## Task statement
Write out, word for word and with no pictures, each line below from the one containing "Ocean Blue Bracelet" through the one containing "Preisvergleich Produktbild Amphibious-Creature", both included, and no other line.

## Data section
▬▬▬▬▬▬

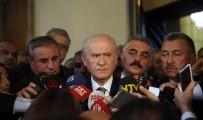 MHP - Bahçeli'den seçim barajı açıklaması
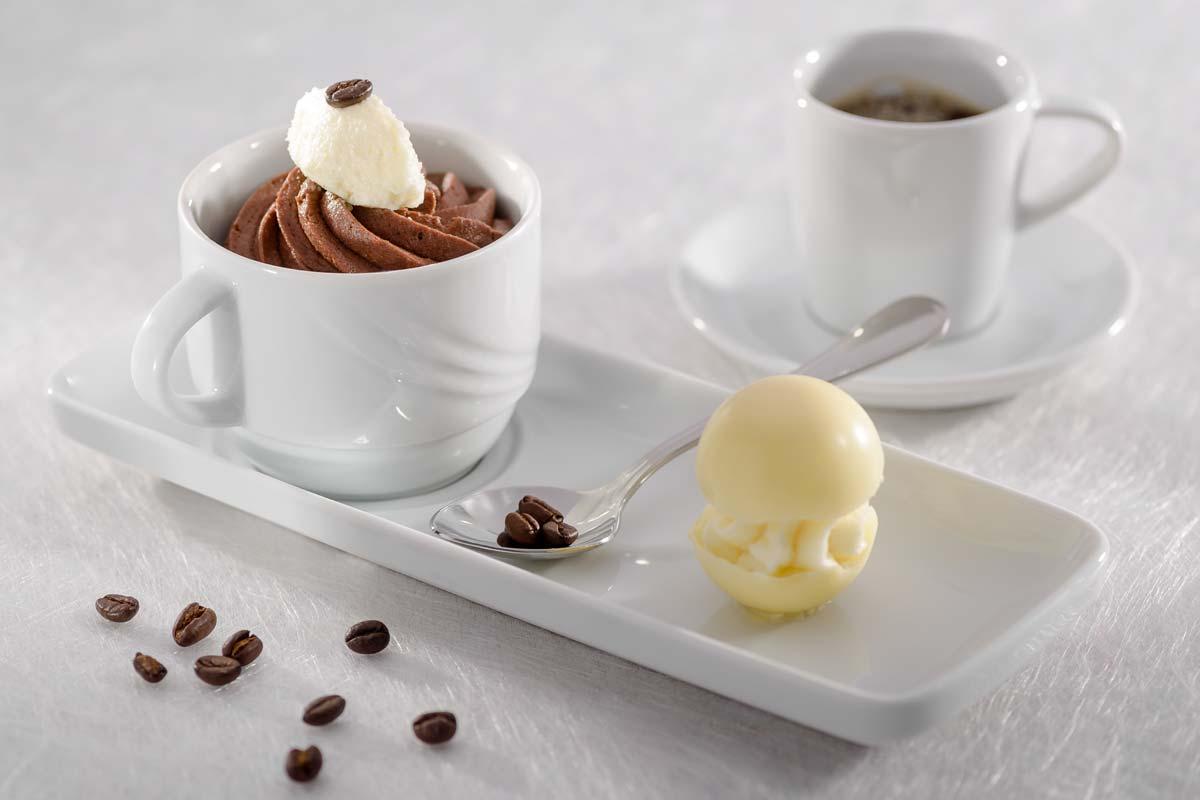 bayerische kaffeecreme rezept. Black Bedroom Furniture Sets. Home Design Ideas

▬▬▬▬▬▬

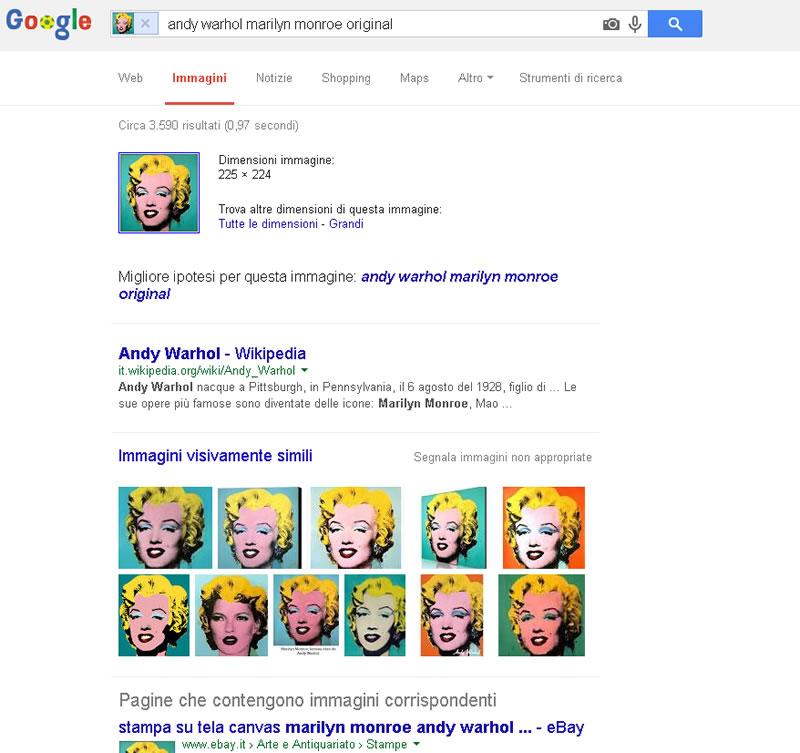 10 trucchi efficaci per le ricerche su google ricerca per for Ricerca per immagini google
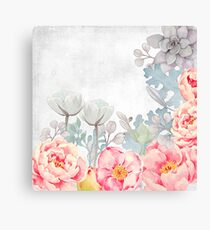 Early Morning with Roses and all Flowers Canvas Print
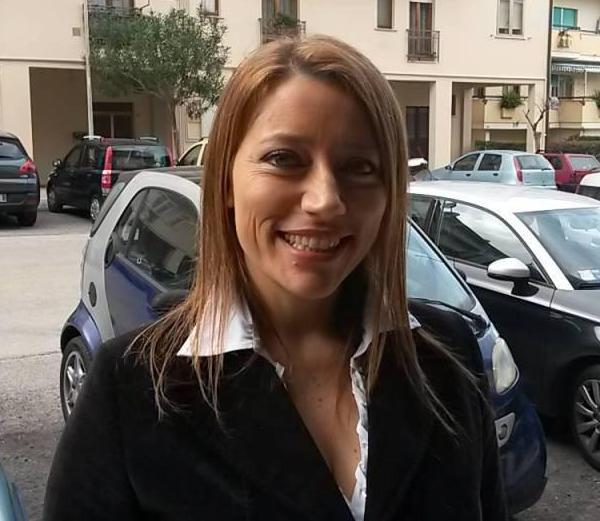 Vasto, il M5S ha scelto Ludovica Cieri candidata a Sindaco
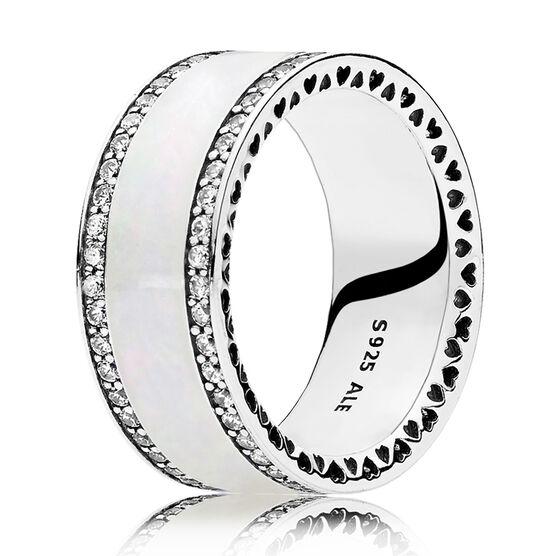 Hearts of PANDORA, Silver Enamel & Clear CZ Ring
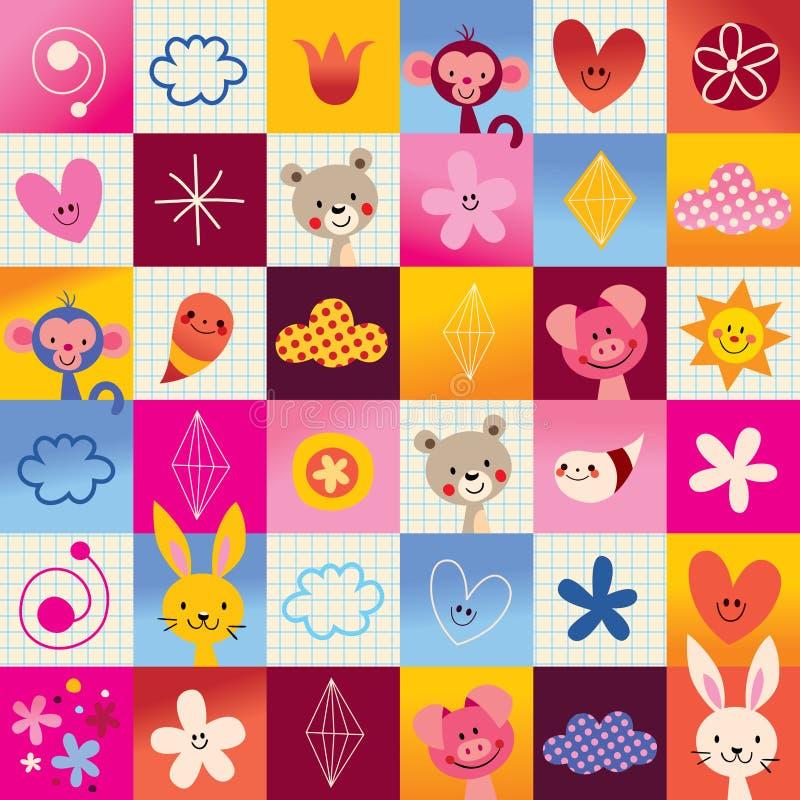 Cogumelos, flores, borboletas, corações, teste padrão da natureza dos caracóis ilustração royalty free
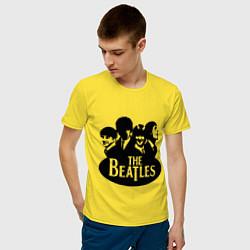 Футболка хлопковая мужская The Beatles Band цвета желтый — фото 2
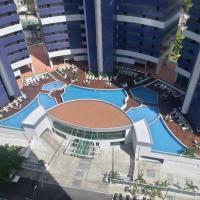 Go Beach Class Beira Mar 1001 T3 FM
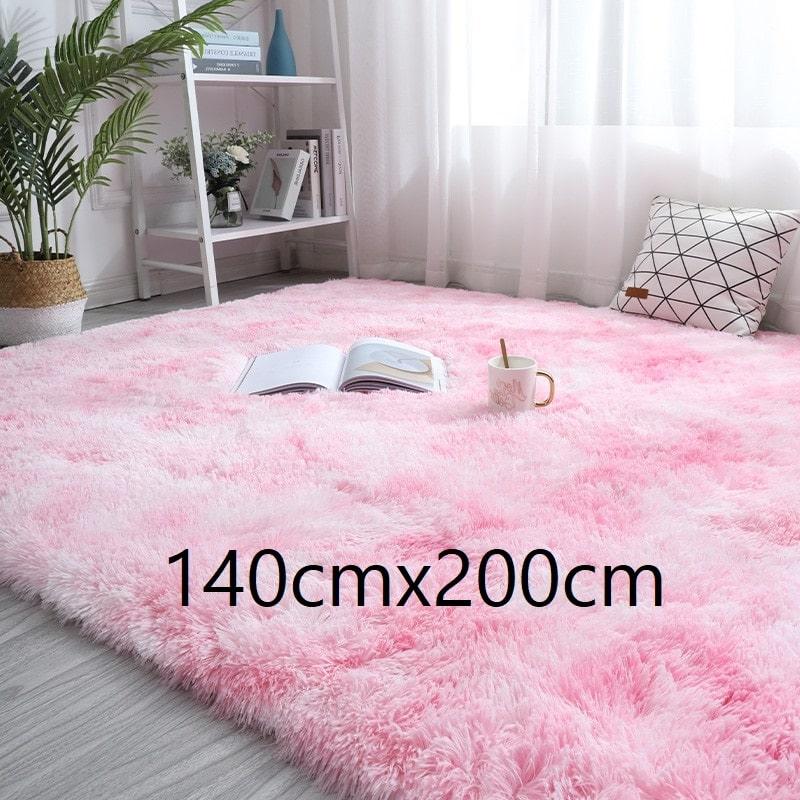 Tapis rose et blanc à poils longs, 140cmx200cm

▬▬▬▬▬▬

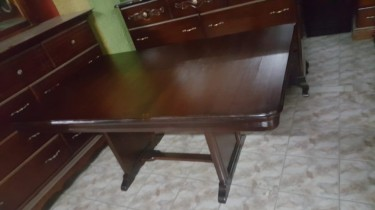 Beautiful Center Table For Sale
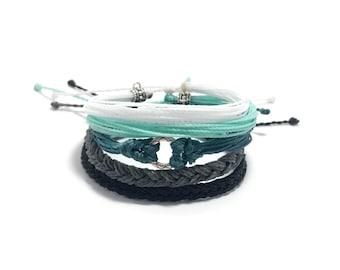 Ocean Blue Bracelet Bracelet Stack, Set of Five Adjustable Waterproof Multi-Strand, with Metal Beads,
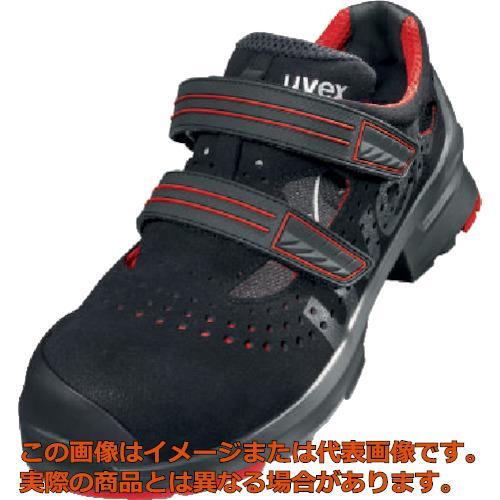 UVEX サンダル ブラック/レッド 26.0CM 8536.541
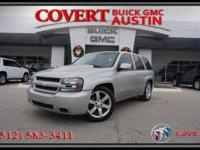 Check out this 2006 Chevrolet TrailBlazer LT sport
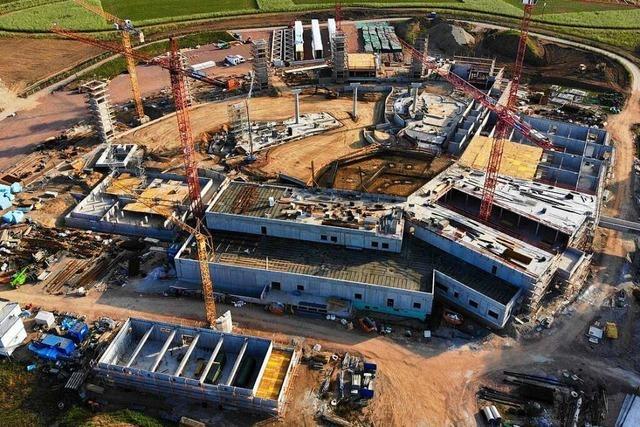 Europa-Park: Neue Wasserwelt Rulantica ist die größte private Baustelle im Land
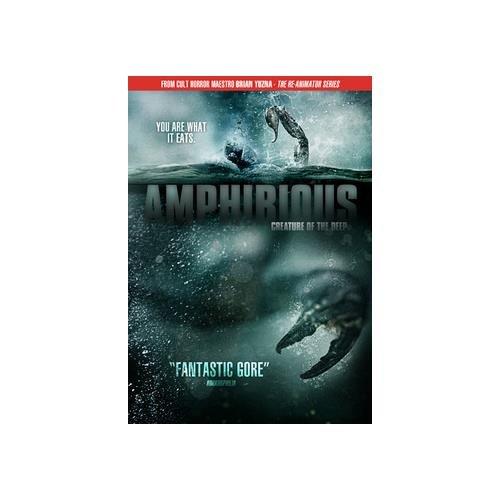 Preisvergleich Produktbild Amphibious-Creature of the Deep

▬▬▬▬▬▬

## Answer section
 Ocean Blue Bracelet Bracelet Stack, Set of Five Adjustable Waterproof Multi-Strand, with Metal Beads,
 UVEX サンダル ブラック/レッド 26.0CM 8536.541
 Check out this 2006 Chevrolet TrailBlazer LT sport
 Europa-Park: Neue Wasserwelt Rulantica ist die größte private Baustelle im Land
 Preisvergleich Produktbild Amphibious-Creature of the Deep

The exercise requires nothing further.